Here's where Facebook was: Bianna Golodryga reported from "the ABC News/Facebook desk" with online poll results, and on the wall of last night's gymnasium-cum-pressroom (see photo), in pretty much the only reminder that Facebook was involved. (In the press room. Facebook, you wuz robbed!) Facebook did, however, host "Debate Groups" on the site. I know this from the press release, not from my own Facebook page, which I will admit is checked at least daily. I am fortunate to have "friended" many political and media types far wonkier than I, yet my Facebook awareness of the upcoming debates was limited to one or two ads that showed up in my newsfeed prior to the event. As far as I could tell, there was no application created to draw in users; surely someone could have figured out how to capitalize on Scrabulous.
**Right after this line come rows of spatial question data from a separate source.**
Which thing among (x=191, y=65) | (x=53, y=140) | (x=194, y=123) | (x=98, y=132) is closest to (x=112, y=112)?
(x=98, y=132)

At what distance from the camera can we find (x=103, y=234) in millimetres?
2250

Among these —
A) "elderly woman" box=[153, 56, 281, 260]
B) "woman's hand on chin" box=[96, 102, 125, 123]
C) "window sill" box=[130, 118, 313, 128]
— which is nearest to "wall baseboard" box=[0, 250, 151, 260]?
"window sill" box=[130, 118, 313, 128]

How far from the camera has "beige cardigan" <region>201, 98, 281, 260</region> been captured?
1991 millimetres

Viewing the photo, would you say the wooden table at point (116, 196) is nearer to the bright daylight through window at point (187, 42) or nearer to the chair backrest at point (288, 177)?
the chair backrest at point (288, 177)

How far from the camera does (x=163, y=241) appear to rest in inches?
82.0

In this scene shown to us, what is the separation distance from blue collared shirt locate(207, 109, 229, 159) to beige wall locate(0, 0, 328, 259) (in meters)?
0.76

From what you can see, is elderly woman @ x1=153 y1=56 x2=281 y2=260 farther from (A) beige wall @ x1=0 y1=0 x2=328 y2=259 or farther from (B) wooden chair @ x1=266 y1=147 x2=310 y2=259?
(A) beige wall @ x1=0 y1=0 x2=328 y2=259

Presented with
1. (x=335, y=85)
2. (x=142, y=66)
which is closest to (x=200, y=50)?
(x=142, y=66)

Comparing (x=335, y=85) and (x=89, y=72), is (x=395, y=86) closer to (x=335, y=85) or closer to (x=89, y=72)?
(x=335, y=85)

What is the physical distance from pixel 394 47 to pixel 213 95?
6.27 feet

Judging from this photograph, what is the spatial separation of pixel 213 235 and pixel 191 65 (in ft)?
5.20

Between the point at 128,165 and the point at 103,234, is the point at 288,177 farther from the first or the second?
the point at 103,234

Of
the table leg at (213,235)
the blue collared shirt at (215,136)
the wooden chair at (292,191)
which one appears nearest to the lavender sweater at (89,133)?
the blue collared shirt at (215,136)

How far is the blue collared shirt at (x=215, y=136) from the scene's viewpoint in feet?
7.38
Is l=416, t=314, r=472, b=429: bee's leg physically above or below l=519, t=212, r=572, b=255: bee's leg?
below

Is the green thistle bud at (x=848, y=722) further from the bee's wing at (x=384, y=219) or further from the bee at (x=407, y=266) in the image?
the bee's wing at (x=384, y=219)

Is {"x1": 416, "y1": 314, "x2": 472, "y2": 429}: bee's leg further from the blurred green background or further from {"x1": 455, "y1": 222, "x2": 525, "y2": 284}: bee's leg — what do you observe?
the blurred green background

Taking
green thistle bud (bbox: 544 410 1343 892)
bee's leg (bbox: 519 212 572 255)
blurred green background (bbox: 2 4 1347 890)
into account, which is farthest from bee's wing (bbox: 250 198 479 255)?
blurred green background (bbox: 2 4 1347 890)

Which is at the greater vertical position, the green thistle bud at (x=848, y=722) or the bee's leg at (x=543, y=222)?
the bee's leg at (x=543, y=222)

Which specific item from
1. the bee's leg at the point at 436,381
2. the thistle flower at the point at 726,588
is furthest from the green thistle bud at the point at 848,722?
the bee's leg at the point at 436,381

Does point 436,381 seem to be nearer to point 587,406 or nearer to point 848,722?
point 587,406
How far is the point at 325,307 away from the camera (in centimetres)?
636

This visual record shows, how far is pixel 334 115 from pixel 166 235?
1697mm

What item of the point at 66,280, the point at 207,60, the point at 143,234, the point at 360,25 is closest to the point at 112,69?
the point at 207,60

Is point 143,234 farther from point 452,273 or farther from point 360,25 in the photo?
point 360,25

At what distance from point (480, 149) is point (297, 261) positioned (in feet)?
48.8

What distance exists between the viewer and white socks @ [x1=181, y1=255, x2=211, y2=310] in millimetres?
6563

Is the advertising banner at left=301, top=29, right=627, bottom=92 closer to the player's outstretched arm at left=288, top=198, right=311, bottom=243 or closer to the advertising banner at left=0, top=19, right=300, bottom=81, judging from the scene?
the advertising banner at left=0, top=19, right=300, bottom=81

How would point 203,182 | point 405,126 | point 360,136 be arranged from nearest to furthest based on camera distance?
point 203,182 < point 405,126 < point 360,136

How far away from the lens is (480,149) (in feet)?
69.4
The NYT's Caucus blog has a more positive take, agreeing that Facebook was all but invisible during the debate process on TV but noting that the activity online during the evening was hopping. There's no question that it was: Facebook had numerous poll questions, and most of them look to have been answered by anywhere from 15 - 40 thousand respondents. Not too shabby — but then again, perhaps not the most reliable sample in the world, considering that the answer to "Which Republican candidate appeared the most "Presidential" during the debate?" was a resounding Ron Paul, with 14,390 votes, or 41% of the vote.
For my part, I conducted the very unscientific process of checking to see which of my friends had participated in the debates (which for these purposes means responding to one of the many poll questions). Survey says: 11. Not to brag or anything, but I have 431 friends (some of whom I actually know!). So that's a percentage of 2.5% — and see above re: wonkitude of this particular sample. Glynnis just checked her Facebook: 2 of her friends participated (she has 110 friends — loser).*
It's great that Facebook was hopping — online. The polls are a great idea and I love the debate-specific version of the Facebook status update that the Caucus describes ("[Name] is thinking..." —). But here's the thing: It would have been really, really interesting to have seen more of a bridge between the two platforms — to have had Facebook-submitted questions (sans snowmen, of course), or even to have a poll beforehand on what the general public as measured by Facebook wanted to see covered in the debate (according to post-debate polls, for both Dems and the GOP, the clear winner is "the economy"). Even finding creative ways to advertise the debate to users, beyond the generic wall-post ad that is used by, say, Gossip Girl — it would have been cool, for example, to take the status-message tweak a step further and brand it on everyone's main page for the day of the debate. The whole exciting thing about bringing in Facebook was the potential of what could be done between the two platforms, old-school and new-fangled. What they ended up doing kept the two platforms pretty much apart, which is about as traditional as the old media/new media divide gets. Not that ABC necessarily needed ratings help (though who knows for 3 hours on a Saturday night), but it was more about the missed opportunity of taking these two distinct platforms and merging them in some way beyond the official title of the debate.
*Glynnis responds by saying that she's "selective." She's got me there.